==== Extrait choisi

Un point de vue Fondemos

 

Ce briefing sensibilise aux conséquences, sur les secteurs du développement et de l’humanitaire en Asie du Sud-Est, de la décision de l’administration Trump de geler les programmes d’aide. Il décrira comment l’UE pourrait étendre d’urgence son engagement afin de pallier ce retrait en tirant parti des cadres existants tout en accélérant de nouvelles initiatives pour renforcer la stabilité régionale, défendre la démocratie et le multilatéralisme et contrebalancer l’influence croissante de la Chine.

 

CONTEXTE

Le retrait de l’aide américaine au développement et de l’aide humanitaire, notamment avec la fermeture de l’agence USAID le 7 février 2024[1], a créé un déficit important de financement dans plusieurs secteurs dont la santé, l’éducation et la réponse aux catastrophes. Cette situation dramatique pour les populations d’Asie du Sud-Est offre néanmoins une fenêtre d’opportunité pour l’Union européenne, qui est bien placée pour intervenir en tant que partenaire fiable en capitalisant sur les cadres d’aide existants et les partenariats stratégiques déjà en place avec l’ANASE. L’Union européenne, qui est le quatrième investisseur étranger[2] et le troisième partenaire commercial de l’ANASE[3], pourrait ainsi bénéficier d’un développement mutuellement bénéfique.

========

Répondez aux questions suivantes à partir du briefing ci-dessus :
1. Quelle décision de l'administration Trump le briefing examine-t-il ?
2. Quels secteurs sont cités comme touchés par le déficit de financement ?
3. Quel rang l'Union européenne occupe-t-elle parmi les partenaires commerciaux de l'ANASE ?

==== Relevés

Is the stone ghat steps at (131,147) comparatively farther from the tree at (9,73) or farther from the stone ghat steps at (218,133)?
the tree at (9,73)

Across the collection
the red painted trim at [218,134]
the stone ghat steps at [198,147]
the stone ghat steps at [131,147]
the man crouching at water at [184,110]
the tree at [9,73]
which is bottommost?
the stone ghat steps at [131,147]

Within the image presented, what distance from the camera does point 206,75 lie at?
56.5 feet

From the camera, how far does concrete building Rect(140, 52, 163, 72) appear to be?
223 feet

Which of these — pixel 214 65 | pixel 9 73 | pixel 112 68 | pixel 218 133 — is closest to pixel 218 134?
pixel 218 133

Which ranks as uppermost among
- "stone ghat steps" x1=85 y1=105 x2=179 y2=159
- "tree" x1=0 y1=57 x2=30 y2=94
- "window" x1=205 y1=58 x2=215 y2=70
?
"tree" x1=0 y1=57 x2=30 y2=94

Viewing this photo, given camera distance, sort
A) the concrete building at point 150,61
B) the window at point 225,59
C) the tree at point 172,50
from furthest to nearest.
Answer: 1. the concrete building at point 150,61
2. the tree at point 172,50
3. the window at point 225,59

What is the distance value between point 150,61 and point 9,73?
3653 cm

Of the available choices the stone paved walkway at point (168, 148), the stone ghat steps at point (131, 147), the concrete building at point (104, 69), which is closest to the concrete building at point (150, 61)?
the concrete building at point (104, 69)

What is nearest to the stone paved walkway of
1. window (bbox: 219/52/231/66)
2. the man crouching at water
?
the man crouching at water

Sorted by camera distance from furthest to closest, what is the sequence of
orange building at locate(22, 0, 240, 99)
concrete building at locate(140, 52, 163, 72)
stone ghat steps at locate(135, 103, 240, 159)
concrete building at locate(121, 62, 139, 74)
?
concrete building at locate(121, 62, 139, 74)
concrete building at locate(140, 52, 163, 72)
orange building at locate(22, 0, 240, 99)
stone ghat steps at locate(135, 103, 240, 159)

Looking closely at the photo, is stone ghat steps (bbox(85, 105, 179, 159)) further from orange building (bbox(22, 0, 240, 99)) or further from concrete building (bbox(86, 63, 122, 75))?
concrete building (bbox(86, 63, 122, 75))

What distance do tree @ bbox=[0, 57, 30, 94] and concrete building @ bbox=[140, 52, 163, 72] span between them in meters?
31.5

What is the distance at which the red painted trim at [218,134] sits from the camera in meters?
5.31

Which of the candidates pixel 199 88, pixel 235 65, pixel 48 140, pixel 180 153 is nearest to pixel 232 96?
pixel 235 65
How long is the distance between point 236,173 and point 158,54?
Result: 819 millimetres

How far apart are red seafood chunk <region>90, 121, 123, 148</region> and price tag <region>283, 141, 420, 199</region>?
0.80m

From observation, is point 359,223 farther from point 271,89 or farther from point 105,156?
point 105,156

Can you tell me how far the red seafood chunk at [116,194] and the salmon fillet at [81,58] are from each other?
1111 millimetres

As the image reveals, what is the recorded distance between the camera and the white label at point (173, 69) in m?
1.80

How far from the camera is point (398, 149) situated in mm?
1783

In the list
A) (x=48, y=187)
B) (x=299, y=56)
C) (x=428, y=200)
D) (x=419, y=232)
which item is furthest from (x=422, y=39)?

========

▶ **Réponse complète**:
1. La décision de geler les programmes d'aide.
2. La santé, l'éducation et la réponse aux catastrophes.
3. Le troisième rang.